Recently I wrote a blog post explaining the 10 general physical skills but there was one skill that gave me pause while writing: flexibility.  My hesitation stems from my concern that we are confusing flexibility with mobility.  While they are often used interchangeably and certainly are connected, they are not the same thing.

Flexibility is a measure of your muscles’ ability to stretch and is generally tested by static or even passive stretching.  Mobility on the other hand, is your ability to function through a particular range of motion.

Tissue flexibility is one criteria for mobility but it is not the only component.  Our Olympic Lifting coach for example predicted, based on my inability to touch my toes (tight hamstrings), that I would lack the mobility required to execute an effective squat snatch.  I promptly proved him wrong.  HeeHee on the other hand, who is much more flexible than me and has a better ass-to-grass static squat hold than me, often struggles to get below parallel in her squat snatch.  If tissue flexibility was the only determinant of mobility, this could not be the case.

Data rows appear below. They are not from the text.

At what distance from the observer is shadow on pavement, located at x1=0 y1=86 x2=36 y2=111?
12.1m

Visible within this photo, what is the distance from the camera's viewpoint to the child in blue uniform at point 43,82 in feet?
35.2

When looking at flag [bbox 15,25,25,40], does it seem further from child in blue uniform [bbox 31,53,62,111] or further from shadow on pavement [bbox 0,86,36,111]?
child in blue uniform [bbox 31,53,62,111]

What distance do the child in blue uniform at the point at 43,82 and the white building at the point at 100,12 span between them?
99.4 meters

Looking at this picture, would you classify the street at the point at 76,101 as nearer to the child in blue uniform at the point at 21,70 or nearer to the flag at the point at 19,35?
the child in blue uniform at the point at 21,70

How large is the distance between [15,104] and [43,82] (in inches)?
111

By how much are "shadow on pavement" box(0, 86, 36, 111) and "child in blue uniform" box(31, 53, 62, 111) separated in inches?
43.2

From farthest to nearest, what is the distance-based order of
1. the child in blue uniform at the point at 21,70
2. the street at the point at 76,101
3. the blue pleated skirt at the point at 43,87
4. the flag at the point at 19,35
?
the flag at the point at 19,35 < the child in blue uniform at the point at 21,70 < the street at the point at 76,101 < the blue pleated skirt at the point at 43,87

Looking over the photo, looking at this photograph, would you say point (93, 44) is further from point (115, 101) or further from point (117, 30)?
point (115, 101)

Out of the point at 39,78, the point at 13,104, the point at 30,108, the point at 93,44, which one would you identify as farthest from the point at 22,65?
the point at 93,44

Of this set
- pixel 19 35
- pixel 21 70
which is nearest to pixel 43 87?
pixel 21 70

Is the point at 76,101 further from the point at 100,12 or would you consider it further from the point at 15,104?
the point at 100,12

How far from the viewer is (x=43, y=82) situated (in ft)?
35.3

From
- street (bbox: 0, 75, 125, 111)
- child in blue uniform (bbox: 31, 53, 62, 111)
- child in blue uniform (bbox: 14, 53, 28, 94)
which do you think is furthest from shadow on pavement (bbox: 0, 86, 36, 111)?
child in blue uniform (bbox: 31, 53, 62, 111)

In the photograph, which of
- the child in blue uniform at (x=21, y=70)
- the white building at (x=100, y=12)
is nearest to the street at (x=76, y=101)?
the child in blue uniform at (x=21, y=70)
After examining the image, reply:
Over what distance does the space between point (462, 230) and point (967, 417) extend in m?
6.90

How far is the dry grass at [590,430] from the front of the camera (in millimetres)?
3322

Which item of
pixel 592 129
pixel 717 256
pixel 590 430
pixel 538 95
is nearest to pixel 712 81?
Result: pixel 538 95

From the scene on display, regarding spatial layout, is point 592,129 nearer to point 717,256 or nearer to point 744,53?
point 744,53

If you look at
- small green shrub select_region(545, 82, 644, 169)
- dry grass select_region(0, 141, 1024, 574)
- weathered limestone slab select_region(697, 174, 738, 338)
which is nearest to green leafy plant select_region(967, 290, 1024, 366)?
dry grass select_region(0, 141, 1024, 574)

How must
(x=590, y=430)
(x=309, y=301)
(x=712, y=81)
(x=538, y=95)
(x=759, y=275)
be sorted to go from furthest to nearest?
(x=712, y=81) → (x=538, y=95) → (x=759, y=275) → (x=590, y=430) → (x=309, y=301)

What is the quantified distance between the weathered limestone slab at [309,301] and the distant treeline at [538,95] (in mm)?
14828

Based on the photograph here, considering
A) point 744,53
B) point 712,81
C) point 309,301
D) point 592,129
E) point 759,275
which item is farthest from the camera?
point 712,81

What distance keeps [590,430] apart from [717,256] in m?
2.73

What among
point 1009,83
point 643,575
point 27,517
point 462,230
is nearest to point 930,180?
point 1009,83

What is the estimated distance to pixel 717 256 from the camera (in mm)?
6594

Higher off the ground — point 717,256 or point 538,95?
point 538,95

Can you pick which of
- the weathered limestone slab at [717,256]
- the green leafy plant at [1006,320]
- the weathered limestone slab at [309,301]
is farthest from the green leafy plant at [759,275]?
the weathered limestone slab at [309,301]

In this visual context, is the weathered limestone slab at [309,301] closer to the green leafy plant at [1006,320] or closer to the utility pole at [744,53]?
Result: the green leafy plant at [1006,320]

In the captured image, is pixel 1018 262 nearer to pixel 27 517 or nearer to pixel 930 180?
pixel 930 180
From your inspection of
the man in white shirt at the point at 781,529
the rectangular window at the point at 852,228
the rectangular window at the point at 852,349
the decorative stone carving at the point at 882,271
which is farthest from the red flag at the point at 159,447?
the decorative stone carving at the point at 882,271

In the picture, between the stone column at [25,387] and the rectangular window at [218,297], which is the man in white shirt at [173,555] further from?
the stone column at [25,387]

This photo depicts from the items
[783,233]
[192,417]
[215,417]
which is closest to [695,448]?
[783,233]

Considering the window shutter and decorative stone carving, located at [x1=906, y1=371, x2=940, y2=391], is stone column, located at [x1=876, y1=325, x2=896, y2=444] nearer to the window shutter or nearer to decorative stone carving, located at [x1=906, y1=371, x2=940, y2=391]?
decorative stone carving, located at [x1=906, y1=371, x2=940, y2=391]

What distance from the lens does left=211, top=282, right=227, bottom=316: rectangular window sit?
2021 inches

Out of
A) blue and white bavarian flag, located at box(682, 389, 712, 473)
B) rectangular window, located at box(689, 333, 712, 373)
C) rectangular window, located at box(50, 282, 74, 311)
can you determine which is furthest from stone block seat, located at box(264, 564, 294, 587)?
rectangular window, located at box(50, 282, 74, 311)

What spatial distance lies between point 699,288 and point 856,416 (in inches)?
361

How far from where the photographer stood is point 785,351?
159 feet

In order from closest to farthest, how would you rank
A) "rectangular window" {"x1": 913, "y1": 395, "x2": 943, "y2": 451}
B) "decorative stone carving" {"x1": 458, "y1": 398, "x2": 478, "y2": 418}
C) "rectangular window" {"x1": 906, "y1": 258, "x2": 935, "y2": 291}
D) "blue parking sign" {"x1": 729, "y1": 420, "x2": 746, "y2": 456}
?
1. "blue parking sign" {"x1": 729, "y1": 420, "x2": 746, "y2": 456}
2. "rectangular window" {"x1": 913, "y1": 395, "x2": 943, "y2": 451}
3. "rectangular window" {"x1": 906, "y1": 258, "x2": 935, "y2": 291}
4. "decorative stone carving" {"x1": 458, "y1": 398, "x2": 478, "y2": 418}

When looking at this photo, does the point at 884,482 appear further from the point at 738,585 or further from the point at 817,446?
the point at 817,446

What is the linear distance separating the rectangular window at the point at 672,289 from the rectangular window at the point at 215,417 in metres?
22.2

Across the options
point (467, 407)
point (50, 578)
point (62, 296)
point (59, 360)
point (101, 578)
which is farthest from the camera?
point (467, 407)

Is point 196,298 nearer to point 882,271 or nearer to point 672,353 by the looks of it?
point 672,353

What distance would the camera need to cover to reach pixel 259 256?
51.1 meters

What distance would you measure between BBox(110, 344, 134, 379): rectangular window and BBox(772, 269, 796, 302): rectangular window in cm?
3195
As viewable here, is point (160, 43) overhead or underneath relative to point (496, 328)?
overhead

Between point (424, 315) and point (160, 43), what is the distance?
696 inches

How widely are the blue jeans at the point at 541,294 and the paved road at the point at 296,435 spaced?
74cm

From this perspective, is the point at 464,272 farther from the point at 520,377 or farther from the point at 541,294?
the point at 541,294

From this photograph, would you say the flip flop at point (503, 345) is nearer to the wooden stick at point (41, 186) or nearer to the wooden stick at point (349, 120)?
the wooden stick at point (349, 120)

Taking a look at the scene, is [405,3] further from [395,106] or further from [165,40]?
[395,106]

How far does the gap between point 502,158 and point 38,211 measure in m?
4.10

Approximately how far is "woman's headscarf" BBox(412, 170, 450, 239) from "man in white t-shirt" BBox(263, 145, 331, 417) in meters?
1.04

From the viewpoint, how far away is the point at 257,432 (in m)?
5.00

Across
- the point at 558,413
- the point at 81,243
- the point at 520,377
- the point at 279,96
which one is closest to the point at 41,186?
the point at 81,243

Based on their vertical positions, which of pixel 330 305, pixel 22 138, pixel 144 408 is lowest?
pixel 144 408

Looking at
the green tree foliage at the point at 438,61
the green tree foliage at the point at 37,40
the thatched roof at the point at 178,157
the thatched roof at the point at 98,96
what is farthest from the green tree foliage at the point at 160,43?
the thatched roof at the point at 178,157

But stability is another key component to mobility.  Your neurological system in its wisdom will not allow you into a position if you do not possess the ability to safely stabilize in that position under load.  This is one reason I love to practice paused squats in warm ups so that my body gets used to being loaded in a deep squat.

And this is why hours spent with foam rollers and lacrosse balls occur to me as wasted efforts that yield at best, temporary improvements in mobility.  In fact, I’ve rarely seen athletes make significant permanent mobility gains using passive stretching methods like these.

The Original Strength methodology is far more appealing because the program incorporates movements that simultaneously stretch and strengthen the tissues you’re seeking to mobilize creating very real, functional and lasting change as you learn to mobilize AND stabilize through a range of motion.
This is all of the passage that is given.